Biting her lip, she reached her hand out and into the ether. This was easy to show him because there wasn’t a Sorcerit in all of the Evesong that couldn’t manipulate its strange hidden places to some degree.

And it cost almost nothing.

“A few weeks in, I heard rumors of a nasty injury in a nearby village. The male in question turned out to be a right arsehole.”

She closed her eyes and tried to remember where she’d set that book down. Sometimes going through instead of just accessing a pocket within took a little longer.

“Unfortunately for him, I’d overheard a conversation with his equally disgusting companions, bragging about how they’d cleared a copse of luminescent trees in order to sell the lumber to other realms in secret. Highly illegal, as I’m sure you know.”

In her mind, she saw herself walking through her cottage, glancing at every crowded surface. Into her bedroom and—

Ah! There, on the dresser.

“So, I took it.”

Light flashed as she pulled back, the book in her palm.

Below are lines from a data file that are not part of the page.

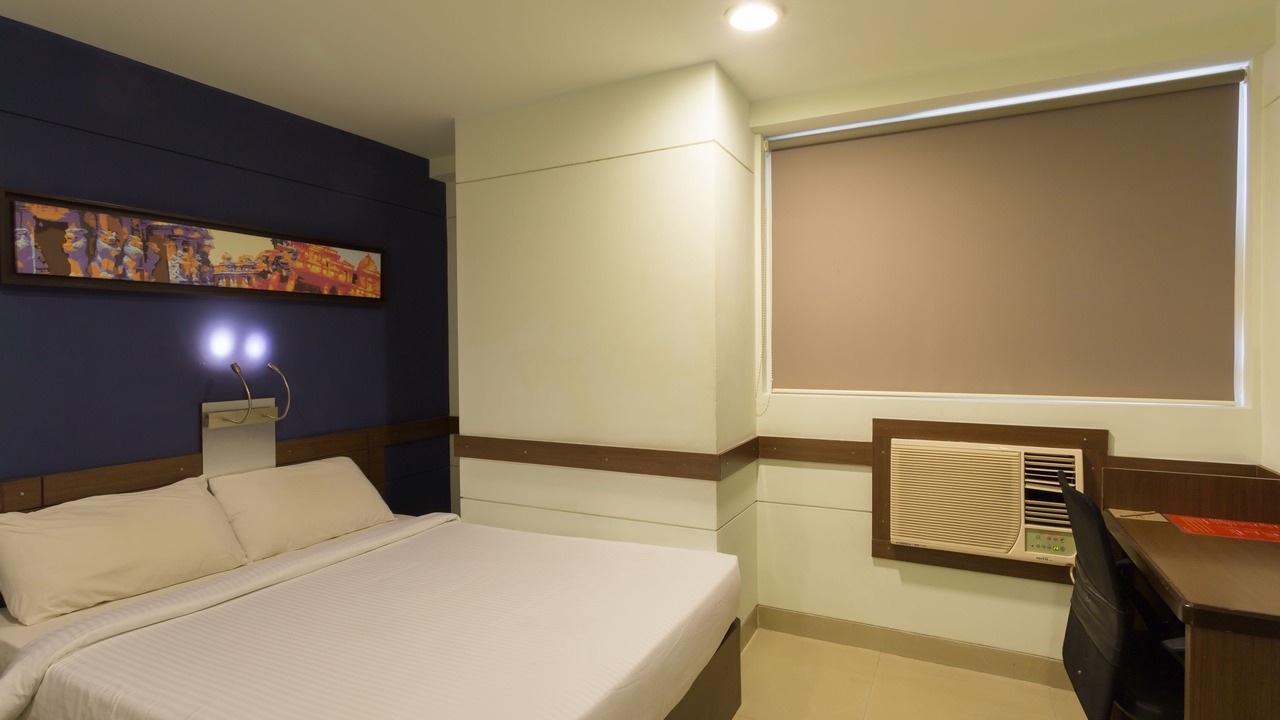 Photo of Bedroom in Vadapalani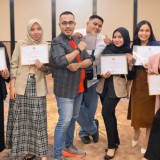 Pegadaian Plaza Pondok Gede Tingkatkan Kualitas Layanan Lewat Pelatihan Komunikasi
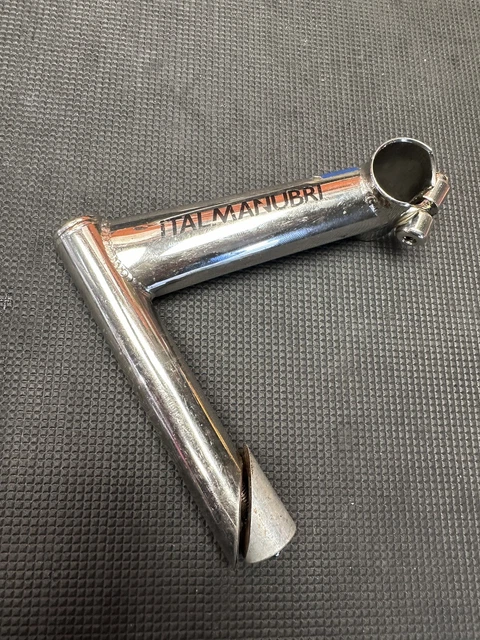 Threadless Eclypse Itm Eclypse Stem ITALMANUBRI (ITM) ECLYPSE STEM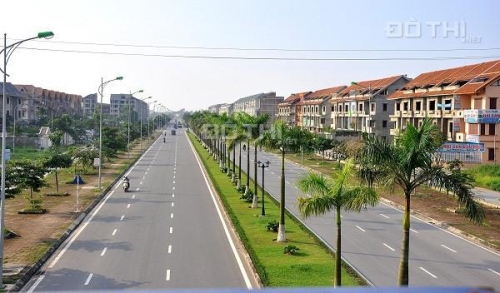 KĐT An Khánh - An Thượng có quy mô dân số dự kiến khoảng 2.300 người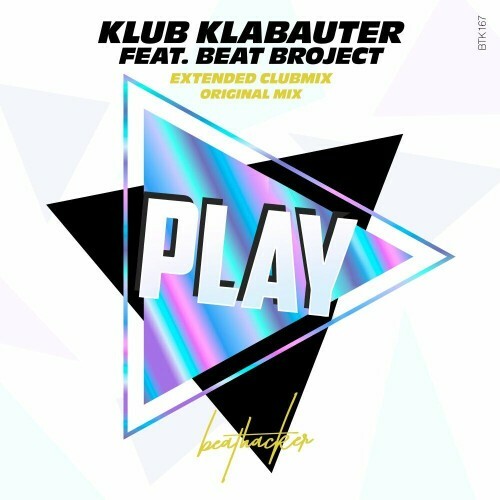  Klub Klabauter feat. Beat Broject - Play (2024) 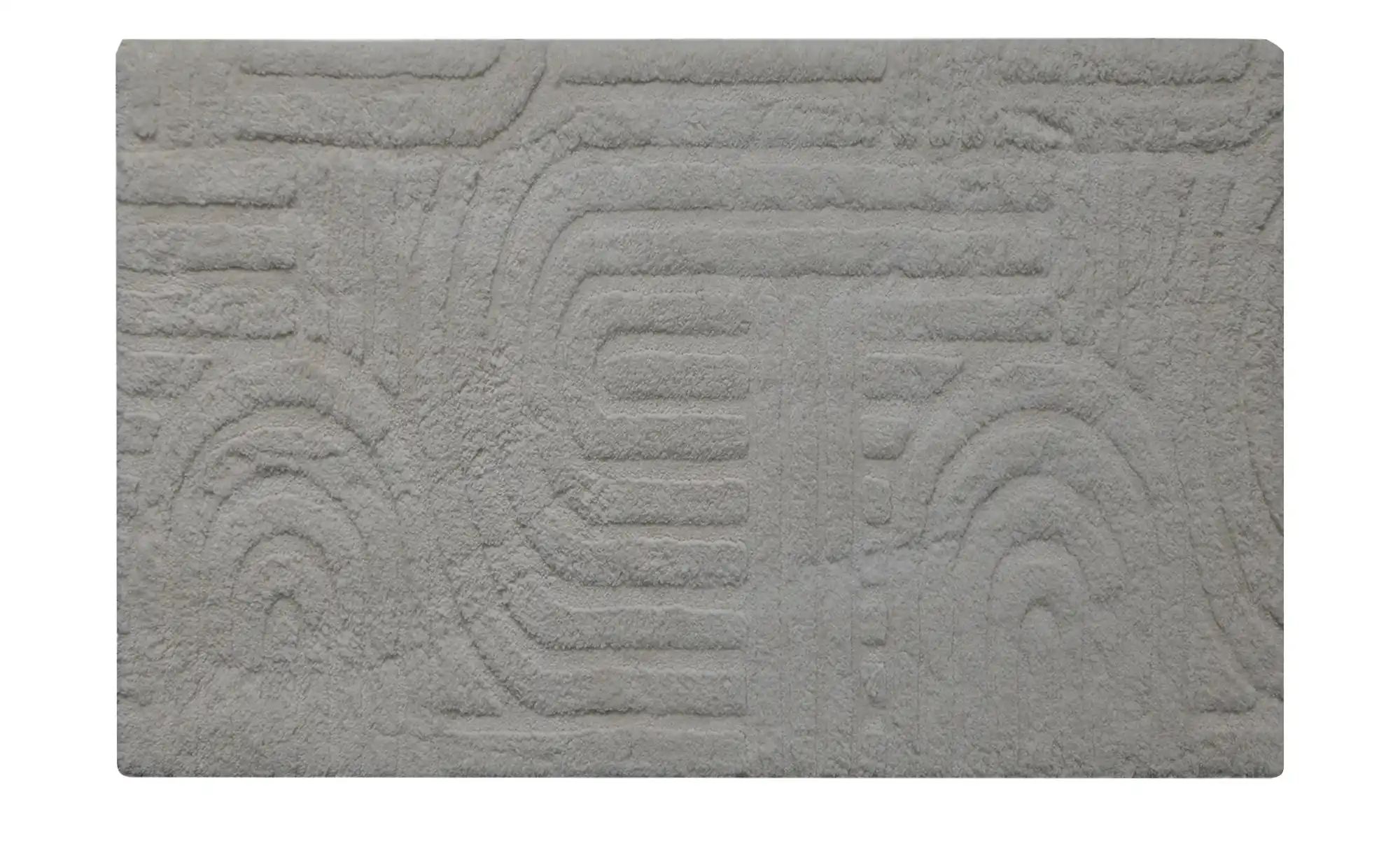 como Webteppich  Megan ¦ creme ¦ Synthetische Fasern ¦ Maße (cm): B: 80 Tep günstig online kaufen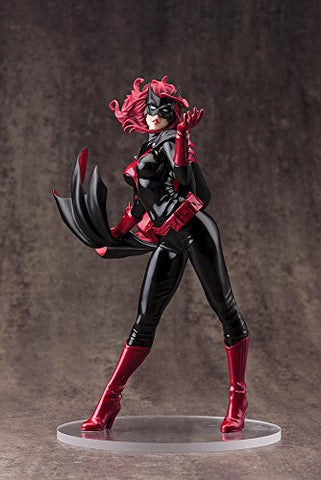 Batman - Batwoman - Bishoujo Statue - DC Comics Bishoujo - 1/7 (Kotobukiya)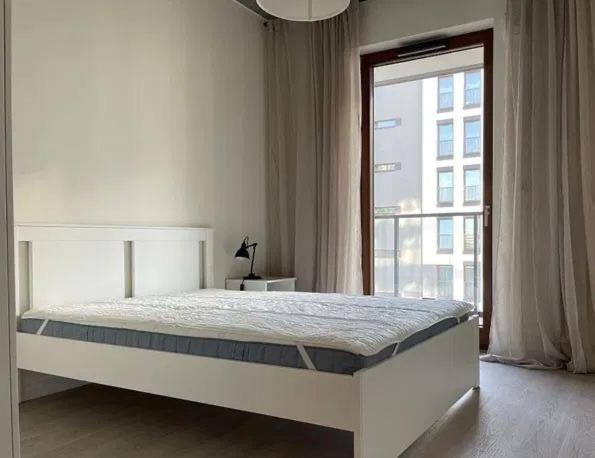 Apartament Comfy By Airport! *
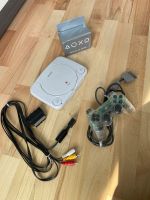 PS One Playstation 1 mit Controller Nordrhein-Westfalen - Witten Vorschau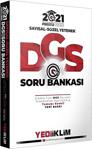 Yediiklim Yayınları 2022 Prestij Serisi Dgs Sayısal Sözel Yetenek Soru Bankası (Tamami Renkli̇)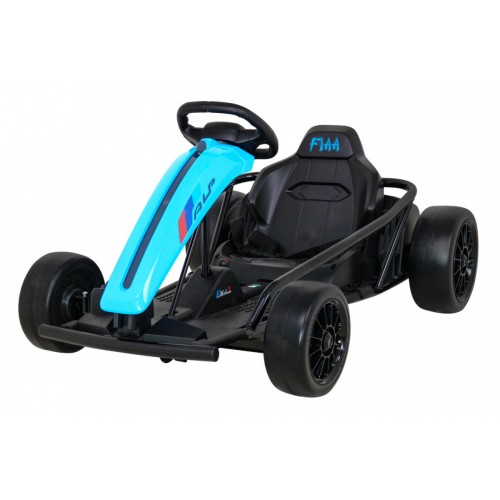 VEHICLE FX1 Drift Master Blue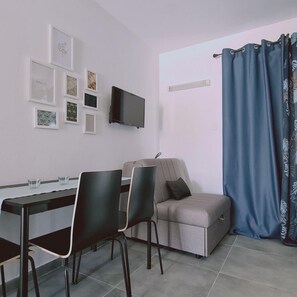 Studio | 1 Schlafzimmer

“It was slightly complicated because I had to grab each piece of hewn wood and drag them through individually, which took ages, but it was worth it to keep it in Nachthelliae. As the laws require.”

“Yes, I’m sure it was all about adhering to realm law.” Brand chuckled as he slipped the presented tome out of her fingers. “And you built your home with that?”

“I didn’t technically build anything in the end. For the next year, my price for healing was construction. I merely provided direction on what I would like and gave them the materials to do so.”

And then made them forget they’d ever been there.

“Remarkable.”

There was a sparkle in his look, an approval, that washed over her. She welcomed the swell of pride that came with telling a true story and garnering such a reaction from him.

Do not go and get any ideas. You still have to go back to that home after this, with no one the wiser.